23 Eylül 2024 Pazartesi

Akbelen için yürüdüler: Biz bitti demeden bu dava bitmez

Akbelen nöbet alanında bir araya gelen İkizköy, Karacahisar, Çamköylüler Muğla İdare Mahkemesinde görülecek dava için yürüdü. Hava, su ve toprak için mücadele ettiklerini kaydeden köylüler, "Elektriksiz yaşanır ama havasız, susuz yaşanmaz" dedi. Hiçbir saldırı karşısında direnişten vazgeçmeyeceğini söyleyen köylüler, "Bu topraklarda doğdum, büyüdüm bu topraklarda öleceğim" diye vurguladı.

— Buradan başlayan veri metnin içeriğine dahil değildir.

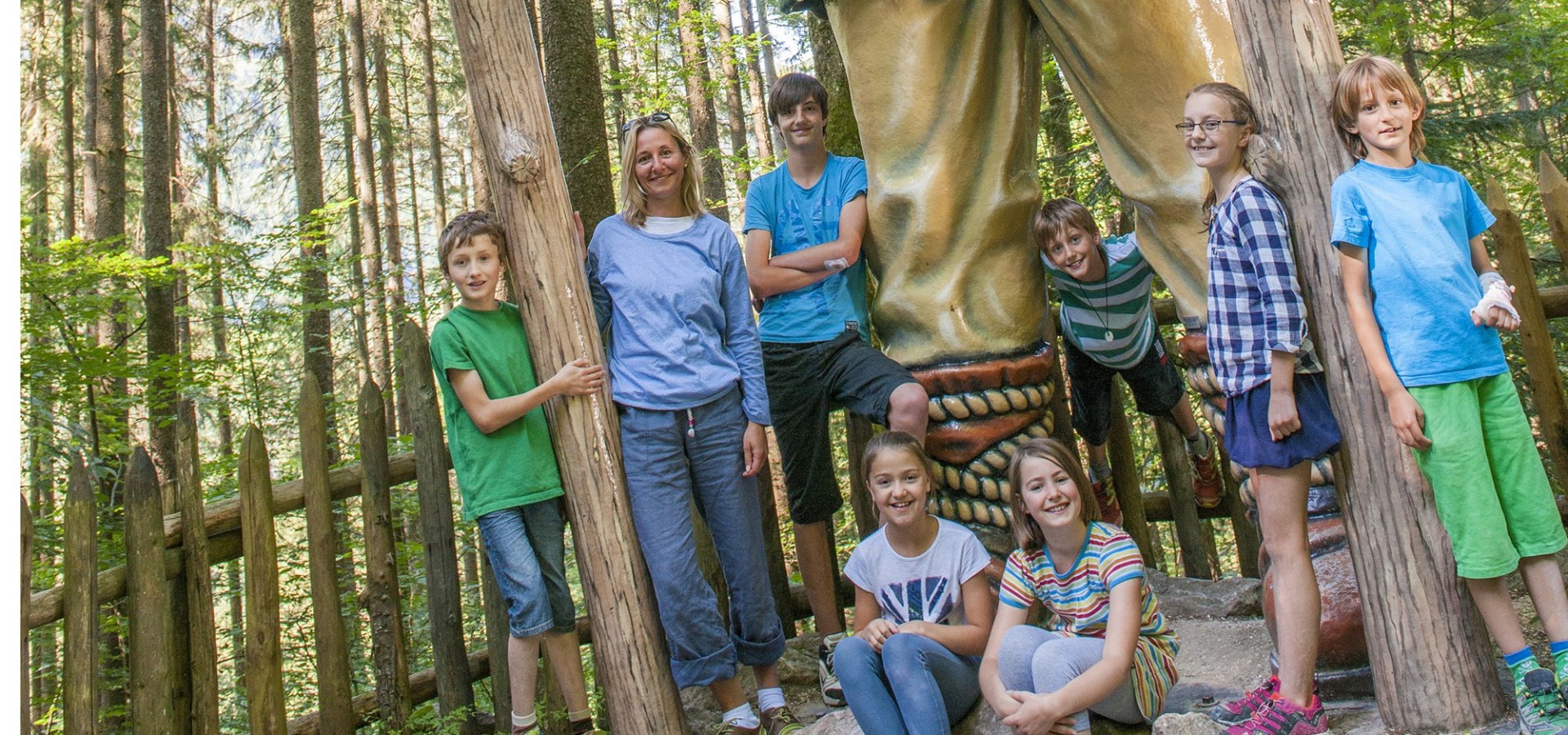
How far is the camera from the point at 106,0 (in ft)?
24.2

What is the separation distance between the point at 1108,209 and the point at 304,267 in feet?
15.6

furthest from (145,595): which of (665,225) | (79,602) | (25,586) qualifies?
(665,225)

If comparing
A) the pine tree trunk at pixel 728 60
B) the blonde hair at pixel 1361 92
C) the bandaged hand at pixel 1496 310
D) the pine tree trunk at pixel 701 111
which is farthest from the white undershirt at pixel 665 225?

Muğla İdare Mahkemesinde, Akbelen ve İkizköylülerin davası görülecek. Jandarma ve polis saldırısına, işkenceli gözaltılara rağmen havası, suyu ve toprağı için direnen köylüler yürüdü.

Yaşlı, genç, kadın, erkek çok sayıda kişinin katıldığı yürüyüşte sık sık "Akbelen için adalet", "İkizköy için adalet" sloganları atıldı. Yürüyüşün en önünde ömrünü oranın topraklarında geçiren yaşlı kadınlar yer aldı.

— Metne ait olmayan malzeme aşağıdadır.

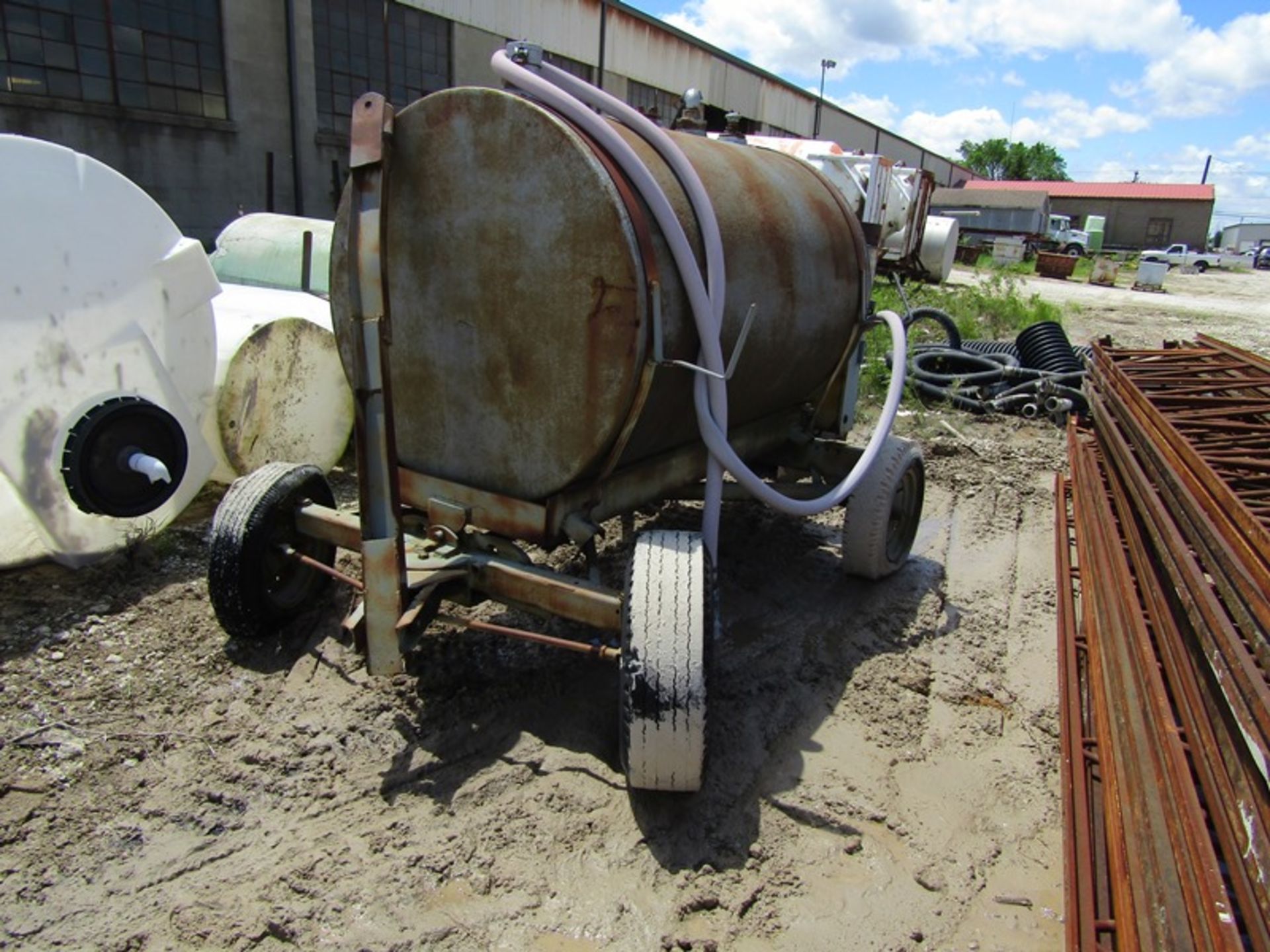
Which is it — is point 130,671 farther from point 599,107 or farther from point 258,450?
point 599,107

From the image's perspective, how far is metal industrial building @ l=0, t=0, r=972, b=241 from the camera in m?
10.7

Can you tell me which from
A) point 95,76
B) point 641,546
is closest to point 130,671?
point 641,546

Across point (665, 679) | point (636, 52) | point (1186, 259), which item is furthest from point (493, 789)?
point (1186, 259)

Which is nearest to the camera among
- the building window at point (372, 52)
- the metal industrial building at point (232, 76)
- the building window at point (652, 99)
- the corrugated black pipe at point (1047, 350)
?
the corrugated black pipe at point (1047, 350)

NÖBET ALANINDA BİR ARAYA GELDİLER
İkizköy, Karacahisar ve Çamköylüleri nöbet alanından Çamköy'e kadar yürüdü. Sonrasında servislere binerek Milas Karayolları kavşağına varan direnişçiler,Bodrum ve Milas'tan mücadeleyi destekleyenlerle açıklama yaptı. Açıklamada, Akbelen Ormanı için mücadelenin aynı zamanda Milas'ın zeytini, temiz havası, Bodrum'un su kaynakları için mücadele olduğunu ifade edildi.

'BU TOPRAKLARDA BÜYÜDÜM, BU TOPRAKLARDA ÖLECEĞİM'
Ürettikleri ürünleri de yanında getiren köylüler, "Hiçbir şey beni topraklarımdan vazgeçiremez. Direneceğim. Ayaktayım. Ben bu topraklarda büyüdüm bu topraklarda öleceğim. Kabrim burada olacak. Beni hiçbir şeyden yıldıramazsınız" dedi.

'HAVADAN, SUDAN, TOPRAKTAN ÖNEMLİ NE VAR'
Neden direndiklerini anlatan köylüler, "4 senedir uğruna çıktığımız toprağımız, havamız için. Şurada bulunan zeytinler için Akbelen'in kıyısında kalan ağaçlarımız için ormanımız için mücadeleye çıktık. Yeni nöbet alanımızdayız. Bu mücadelenin ne demek olduğunu burası anlatıyor. Burada ürettiklerimizle, biz bunlarla varız. Köylüler olarak biz bunları üretmekten gurur duyuyoruz, biz bunları üretirsek şehirdeki sizler öyle yiyeceksiniz diyoruz. Su kaynaklarımız için buradayız. Geyik barajı kapanmak üzere diye duyum aldık bugün, Mumcular barajı kapandı. Artı termik santraller bizim sularımızı yok etti bugüne kadar. Madende dinamit patlatarak yer altı su kaynaklarını yok ettiğiniz, bacalardan bizleri zehirlediğiniz yeter. 24 Temmuz'dan bu yana İkizköylüler olarak hiç hak etmediğimiz şeylere maruz kaldık" denildi.

'KIRK YILDIR İLİĞİMİZİ KEMİĞİMİZİ SÖMÜRDÜLER'
Bu saldırılarla kendilerini mücadeleden vazgeçirmek isteyenlere seslenen köylüler, "Yanılırlar. Bize bu kadar baskı yapıldı 24 Temmuz'dan bu yana. Kafamızı deve kuşu gibi eve koyalım da istediğimiz gibi maden açalım dediler. Yok öyle yağma. Kırk yıldır burada iliğimizi kemiğimizi sömürdüler. Akbelen ormanı kesilmiş olabilir. Bundan sonra buna fırsat vermeyeceğiz. Daha ileride görüyorsunuz Kızılçam ormanlarımız, zeytin ağaçları var. insanlar ve tüm canlılar için en temel hak toprak, hava su  değil mi. bizim mücadelemiz bu üçü içindir. Elektriksiz durulur ama havasız, susuz, oksijensiz yaşayamaz."

Güçü haklılıklarından aldığını kaydeden köylüler, "Bu yolda ölmek varsa gerçekten öleceğiz" vurgusu yaptı.

Açıklamanın ardından köylüler, Muğla'nın ilçelerinden ve Türkiye'nin çeşitli illerinden gelenlerle buluşarak adliye önüne yürüdü.